### Work to complete
Drop the pictures and repeat the remaining data exactly.

### Data supplied
────────────────

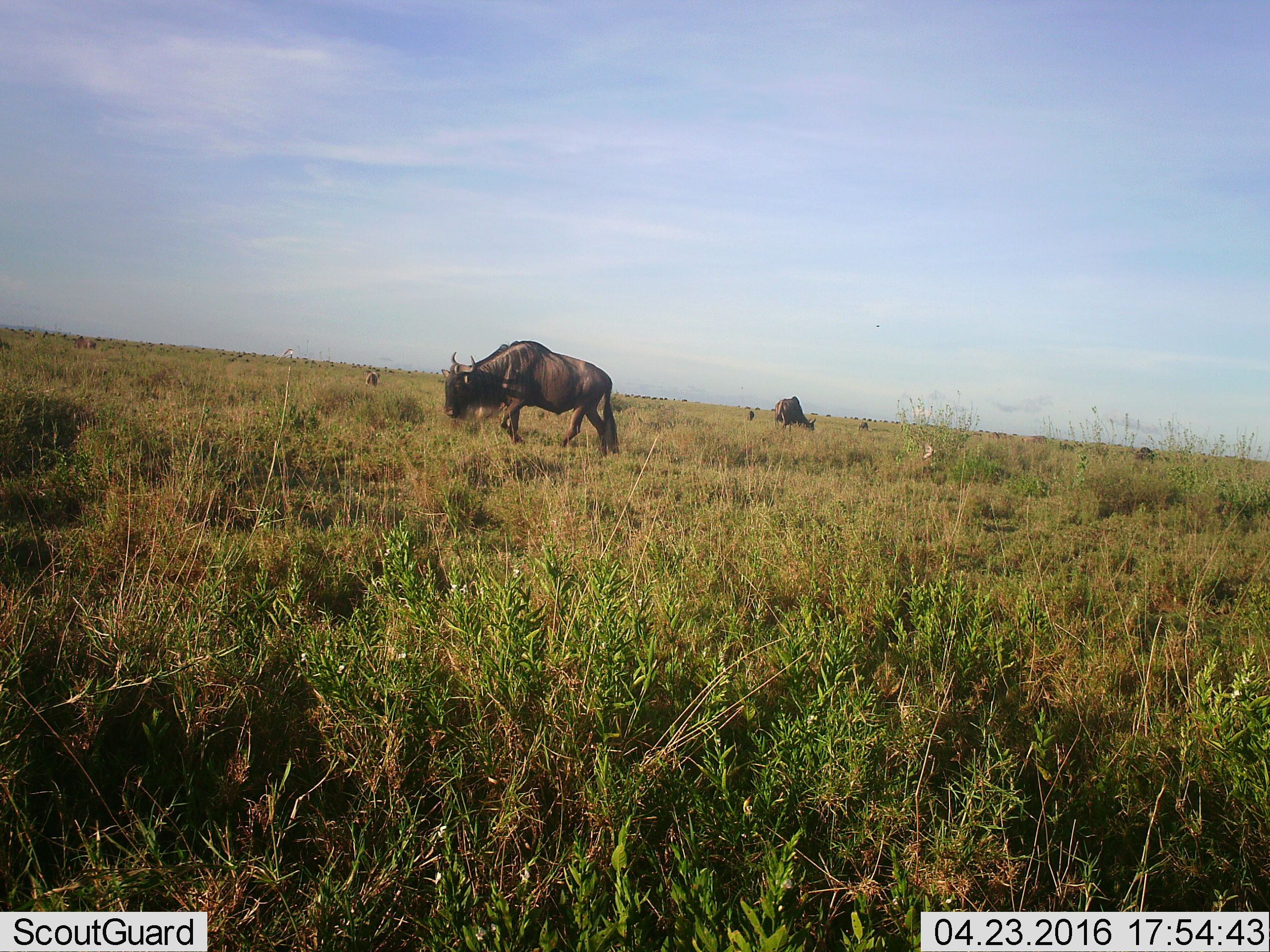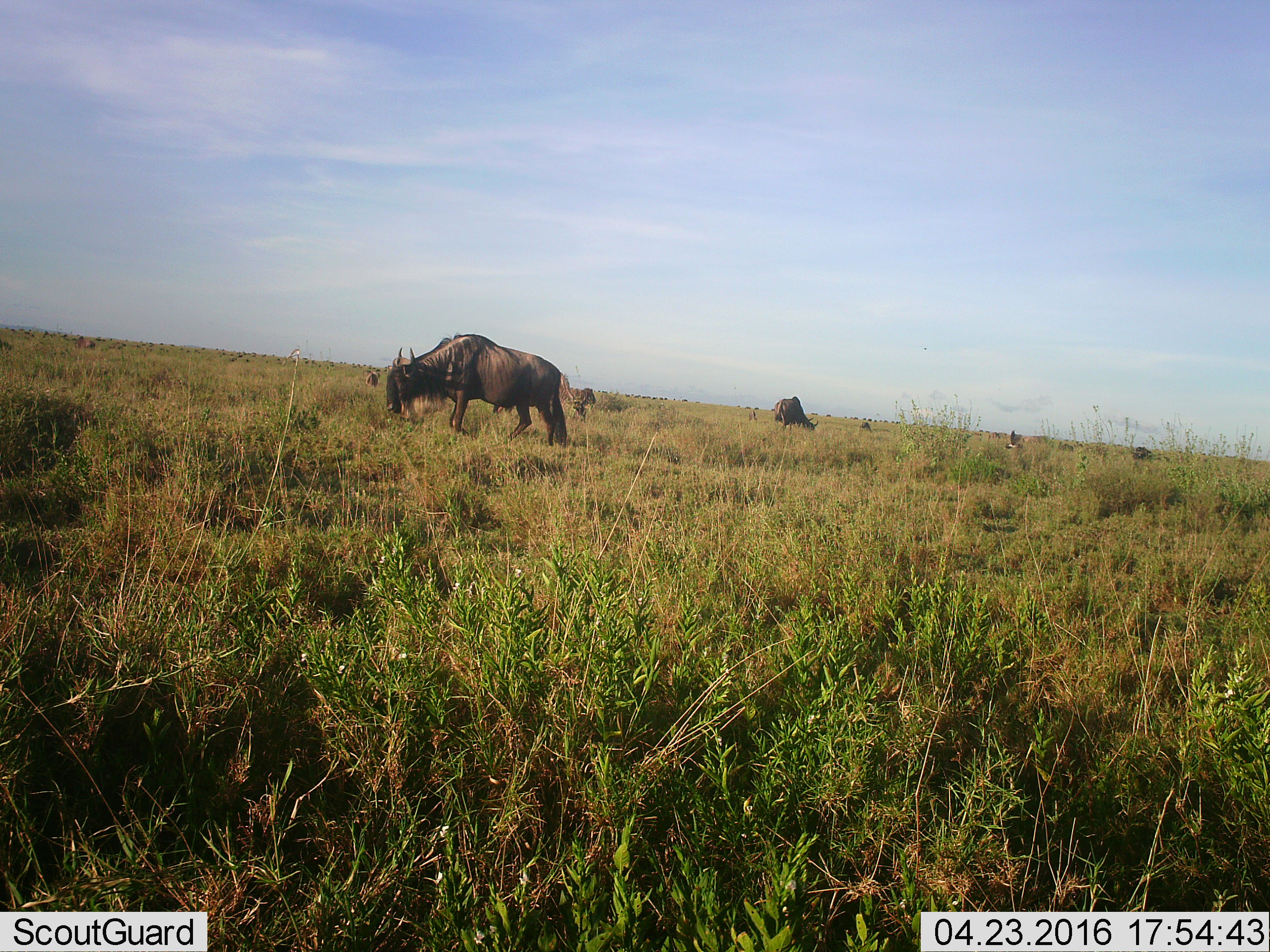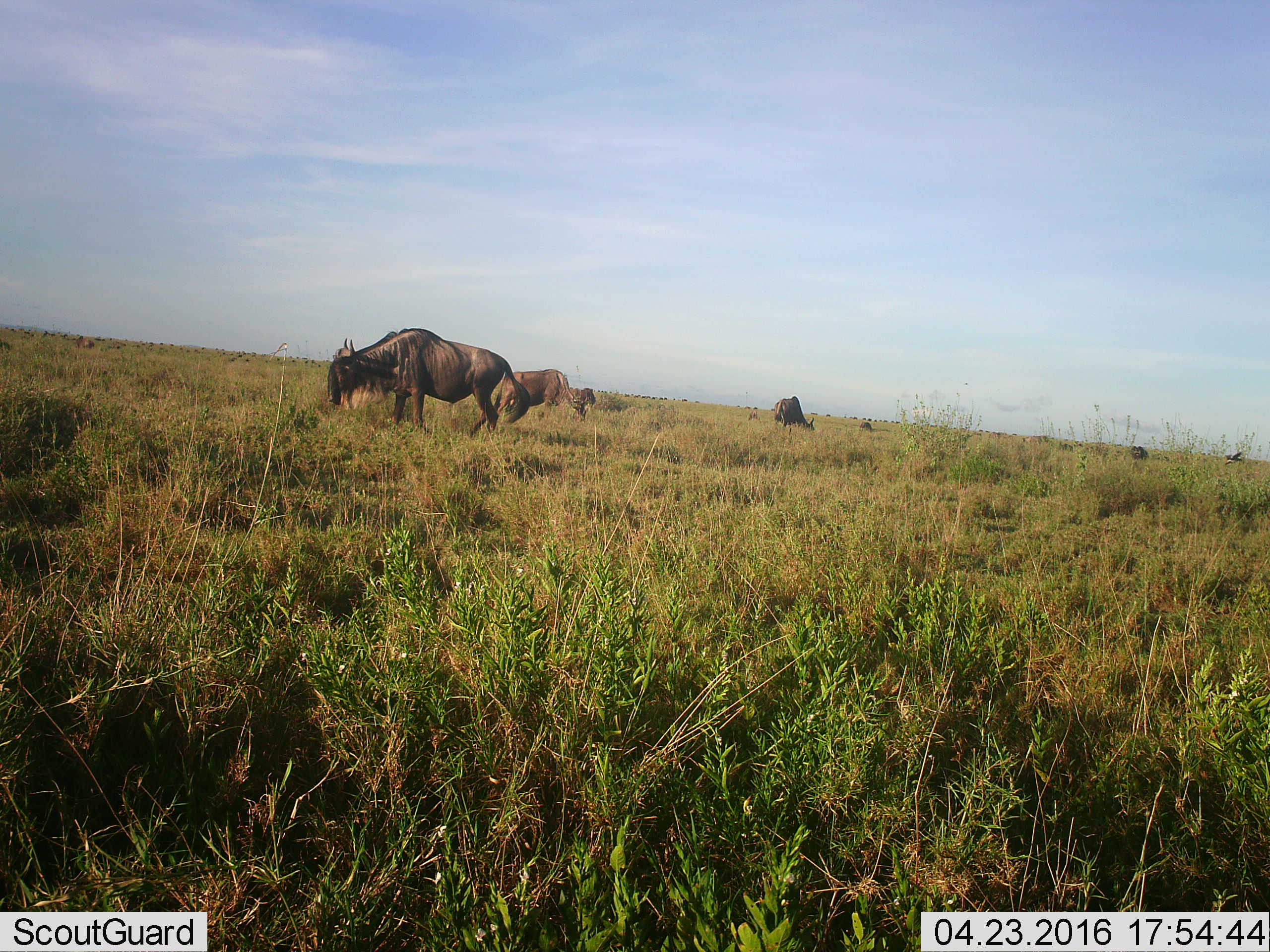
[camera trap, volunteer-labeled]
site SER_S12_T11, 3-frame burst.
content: unidentified animal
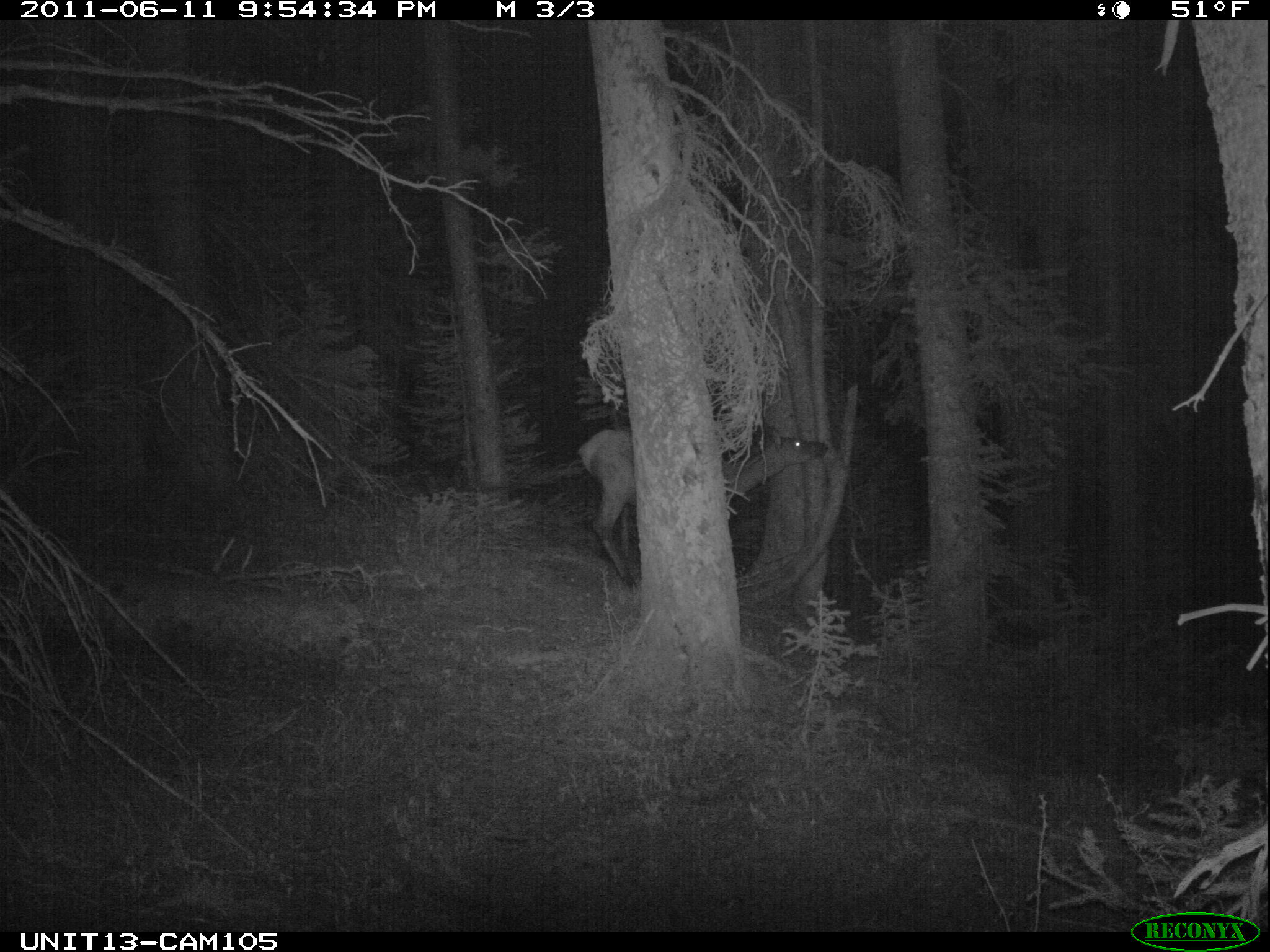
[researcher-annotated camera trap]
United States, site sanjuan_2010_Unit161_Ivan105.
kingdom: Animalia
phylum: Chordata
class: Mammalia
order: Artiodactyla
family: Cervidae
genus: Cervus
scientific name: Cervus elaphus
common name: red deer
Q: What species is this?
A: Cervus elaphus (red deer).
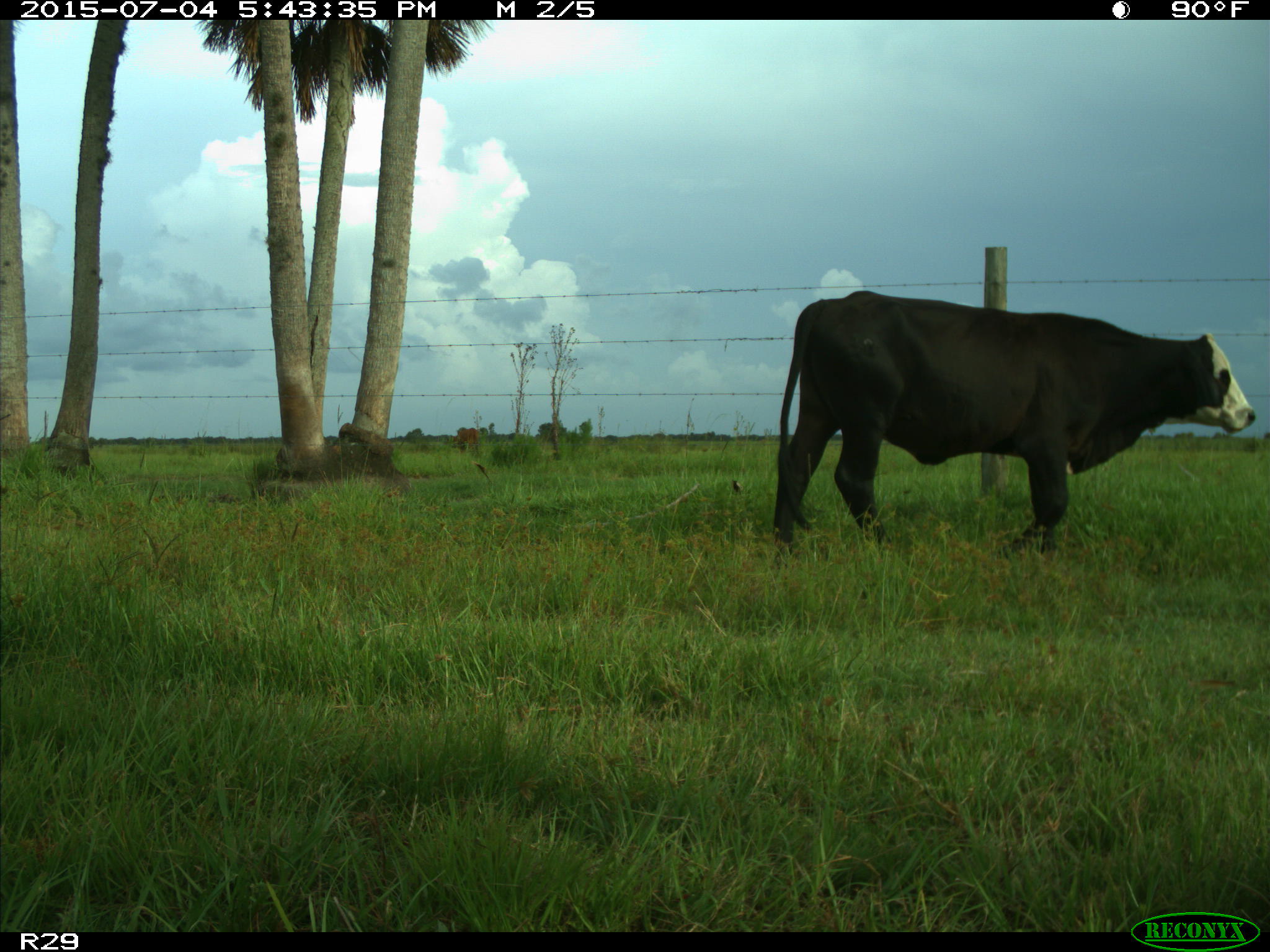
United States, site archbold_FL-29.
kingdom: Animalia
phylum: Chordata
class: Mammalia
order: Artiodactyla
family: Bovidae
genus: Bos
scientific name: Bos taurus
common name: domestic cow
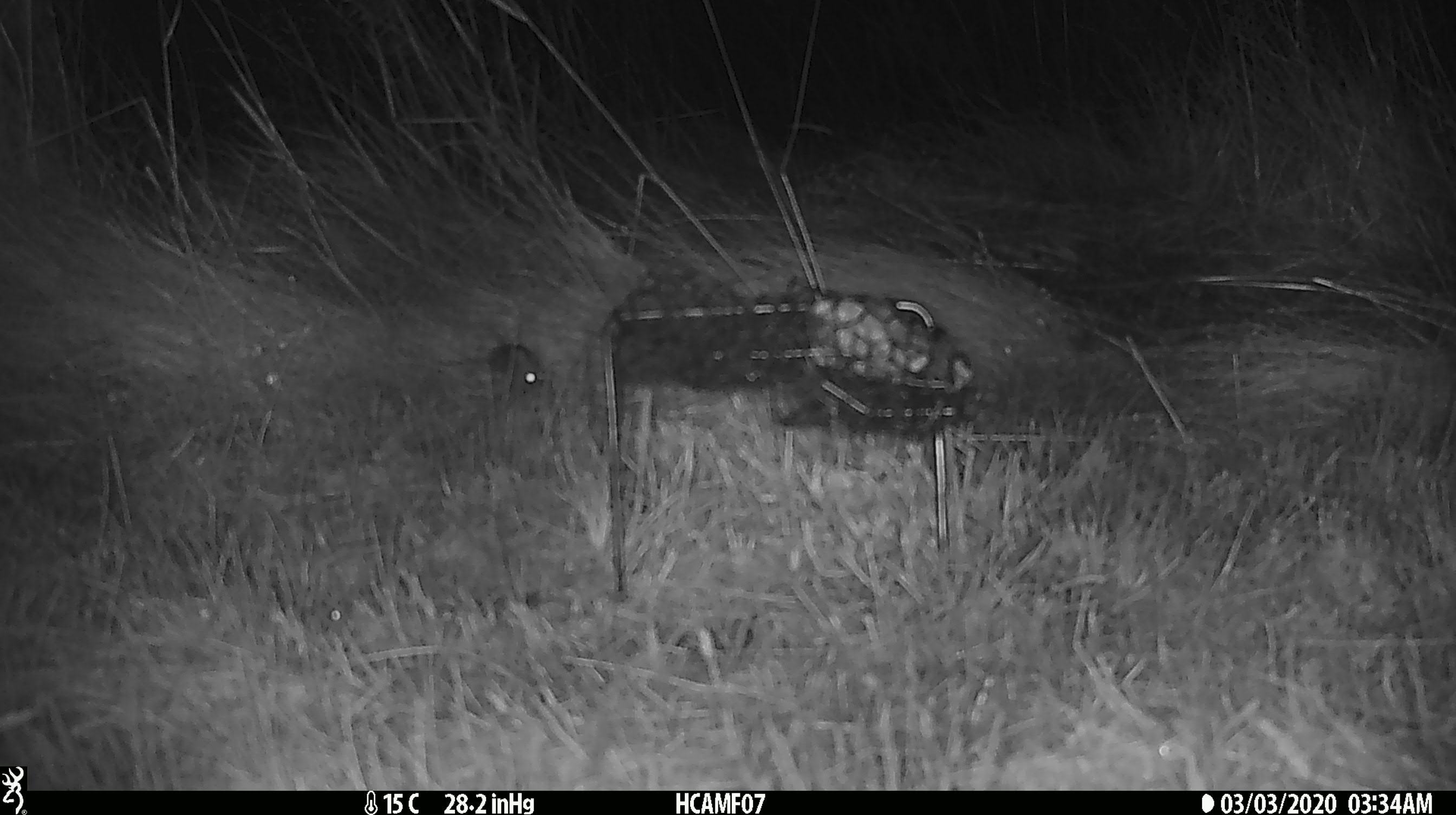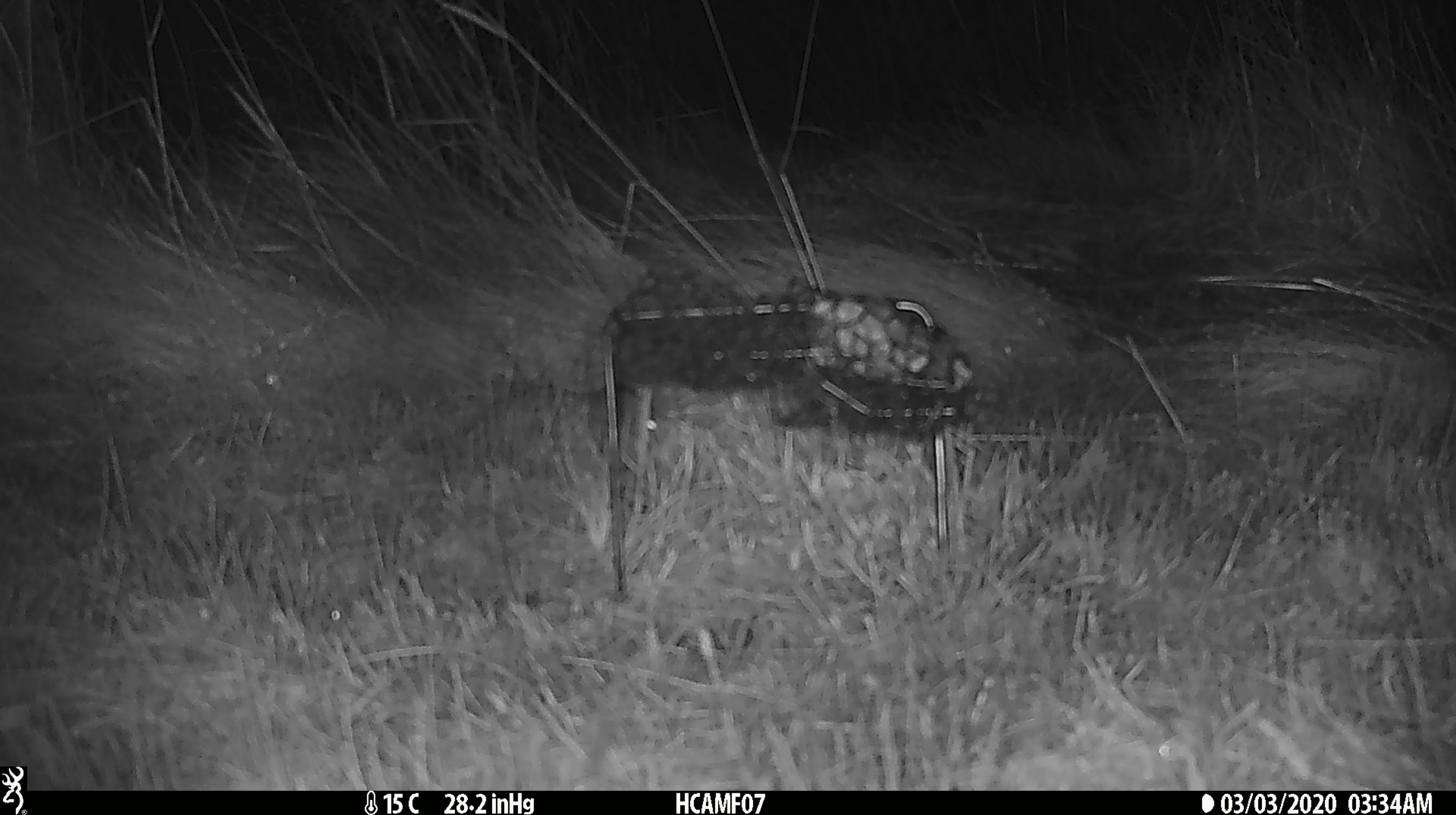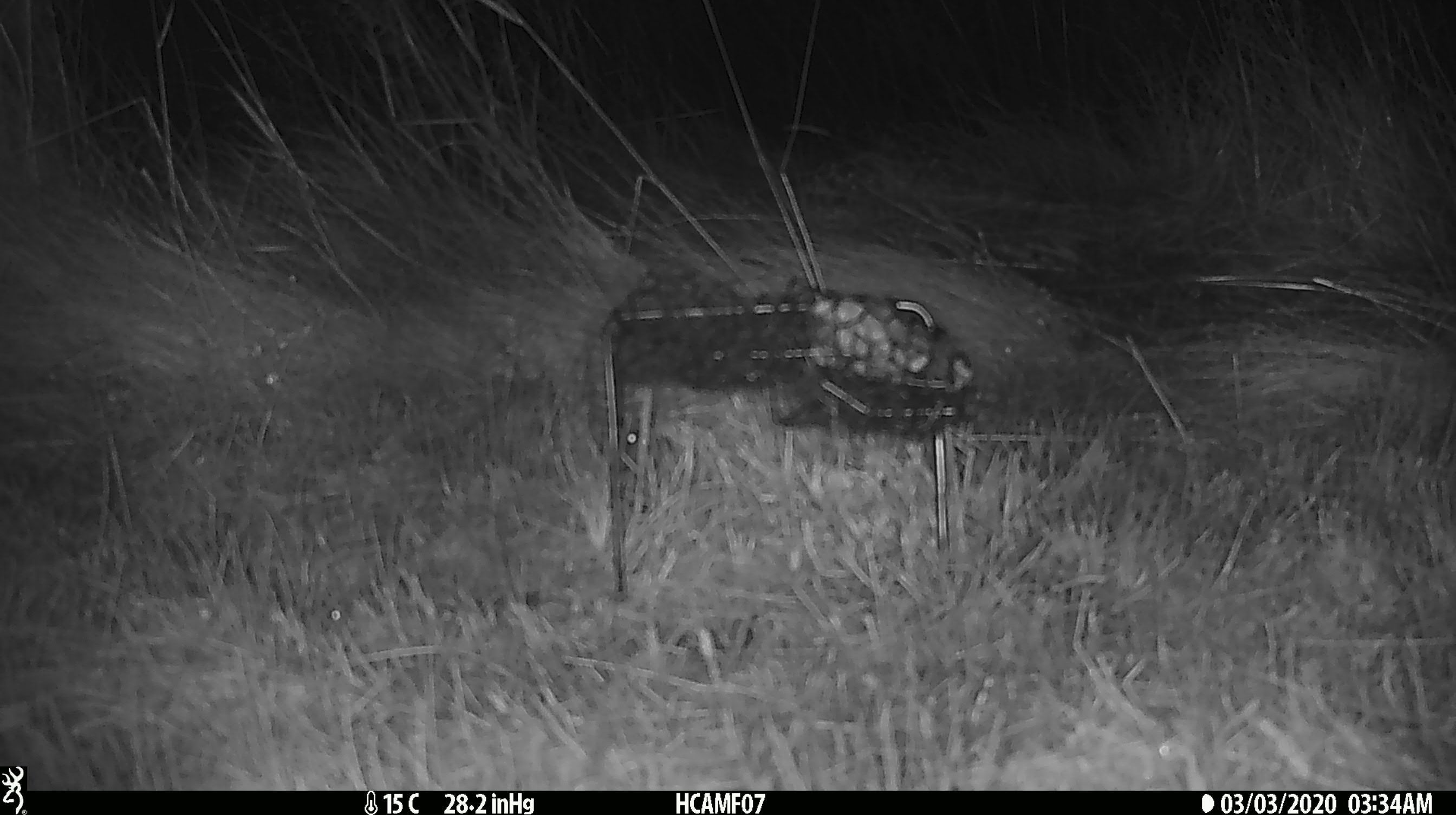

────────────────

### Answer to this task
[camera trap, volunteer-labeled]
site SER_S12_T11, 3-frame burst.
content: unidentified animal
[researcher-annotated camera trap]
United States, site sanjuan_2010_Unit161_Ivan105.
kingdom: Animalia
phylum: Chordata
class: Mammalia
order: Artiodactyla
family: Cervidae
genus: Cervus
scientific name: Cervus elaphus
common name: red deer
Q: What species is this?
A: Cervus elaphus (red deer).
United States, site archbold_FL-29.
kingdom: Animalia
phylum: Chordata
class: Mammalia
order: Artiodactyla
family: Bovidae
genus: Bos
scientific name: Bos taurus
common name: domestic cow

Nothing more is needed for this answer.